● Problem: Write out the note introducing Bash below in full, word for word.

● Quoted text:
▼

Introduction to Bash
Don’t forget this week’s reading.
In this note, we discuss the Unix shell and its commands. The ‘shell’ is a command-line interpreter and invokes kernel-level commands. It also can be used as a programming language to design your own commands. We’ll come to shell programming in a future note.
We do not recommend that you buy a book about Unix or the shell; there are some very good references and free-access online books – see the resources page – and we have selected some interesting and useful readings.
If you need help on the meaning or syntax of any Unix shell command you can use the manual (man) pages on a Unix system (see below) or the web unix commands. Just keep in mind that some commands’ syntax varies a bit across Unix flavors, so when in doubt, check the man page on the system you’re using.
Unix Philosophy
In their book Program Design in the Unix Environment (1984), Rob Pike and Brian Kernighan put it this way:
``Much of the power of the Unix operating system comes from a style of program design that makes programs easy to use and, more important, easy to combine with other programs. This style has been called the use of software tools, and depends more on how the programs fit into the programming environment and how they can be used with other programs than on how they are designed internally. This style was based on the use of tools: using programs separately or in combination to get a job done, rather than doing it by hand, by monolithic self-sufficient subsystems, or by special-purpose, one-time programs.’’
Historical note - Unix
Unix was developed at Bell Labs in the 1970s by a group led by Doug McIlroy.

▲

● Items:

▼

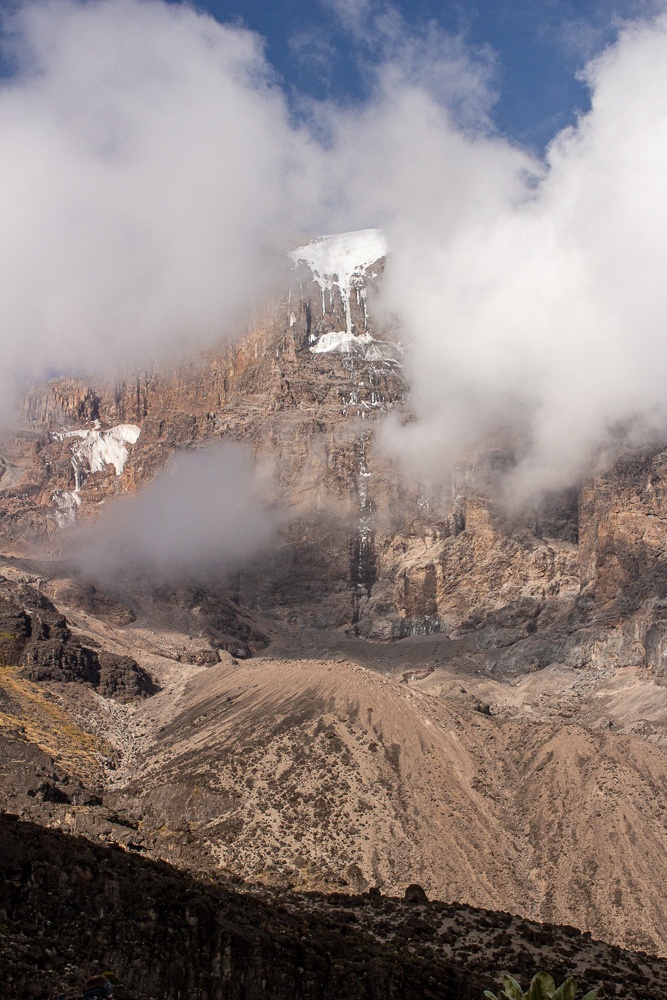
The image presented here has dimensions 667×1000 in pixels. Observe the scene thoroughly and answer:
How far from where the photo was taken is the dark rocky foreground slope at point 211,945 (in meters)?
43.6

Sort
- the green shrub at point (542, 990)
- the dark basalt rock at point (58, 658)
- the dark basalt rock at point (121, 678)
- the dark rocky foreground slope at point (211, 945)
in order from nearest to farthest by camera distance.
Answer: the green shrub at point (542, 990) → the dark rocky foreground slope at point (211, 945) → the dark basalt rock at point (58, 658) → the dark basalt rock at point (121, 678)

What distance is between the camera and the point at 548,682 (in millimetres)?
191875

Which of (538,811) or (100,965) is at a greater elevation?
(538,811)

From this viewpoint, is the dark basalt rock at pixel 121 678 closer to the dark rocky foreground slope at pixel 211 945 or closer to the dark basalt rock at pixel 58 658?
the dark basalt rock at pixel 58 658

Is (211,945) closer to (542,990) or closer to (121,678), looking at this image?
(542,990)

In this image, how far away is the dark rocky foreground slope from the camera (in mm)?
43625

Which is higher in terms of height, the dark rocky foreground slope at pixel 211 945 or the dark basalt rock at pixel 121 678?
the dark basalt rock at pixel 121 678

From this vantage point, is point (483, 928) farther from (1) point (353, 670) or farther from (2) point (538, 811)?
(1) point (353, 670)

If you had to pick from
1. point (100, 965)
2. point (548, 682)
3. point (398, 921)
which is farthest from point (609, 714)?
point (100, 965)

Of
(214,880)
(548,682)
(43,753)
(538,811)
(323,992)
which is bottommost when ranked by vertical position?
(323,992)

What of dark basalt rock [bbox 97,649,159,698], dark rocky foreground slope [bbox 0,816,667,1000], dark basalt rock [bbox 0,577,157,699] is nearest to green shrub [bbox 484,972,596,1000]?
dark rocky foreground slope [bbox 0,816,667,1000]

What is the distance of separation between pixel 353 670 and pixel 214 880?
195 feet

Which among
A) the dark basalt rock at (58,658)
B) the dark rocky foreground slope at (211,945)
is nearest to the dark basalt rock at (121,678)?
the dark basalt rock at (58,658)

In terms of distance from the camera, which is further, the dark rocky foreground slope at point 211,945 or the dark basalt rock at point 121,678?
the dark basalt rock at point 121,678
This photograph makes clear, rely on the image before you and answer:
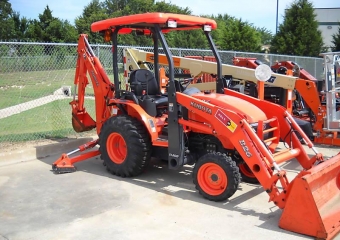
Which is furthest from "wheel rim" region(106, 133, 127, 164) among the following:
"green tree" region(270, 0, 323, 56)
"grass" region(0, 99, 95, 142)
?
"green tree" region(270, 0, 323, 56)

▲

● Solved exercise:
Introduction to Bash
Don’t forget this week’s reading.
In this note, we discuss the Unix shell and its commands. The ‘shell’ is a command-line interpreter and invokes kernel-level commands. It also can be used as a programming language to design your own commands. We’ll come to shell programming in a future note.
We do not recommend that you buy a book about Unix or the shell; there are some very good references and free-access online books – see the resources page – and we have selected some interesting and useful readings.
If you need help on the meaning or syntax of any Unix shell command you can use the manual (man) pages on a Unix system (see below) or the web unix commands. Just keep in mind that some commands’ syntax varies a bit across Unix flavors, so when in doubt, check the man page on the system you’re using.
Unix Philosophy
In their book Program Design in the Unix Environment (1984), Rob Pike and Brian Kernighan put it this way:
``Much of the power of the Unix operating system comes from a style of program design that makes programs easy to use and, more important, easy to combine with other programs. This style has been called the use of software tools, and depends more on how the programs fit into the programming environment and how they can be used with other programs than on how they are designed internally. This style was based on the use of tools: using programs separately or in combination to get a job done, rather than doing it by hand, by monolithic self-sufficient subsystems, or by special-purpose, one-time programs.’’
Historical note - Unix
Unix was developed at Bell Labs in the 1970s by a group led by Doug McIlroy.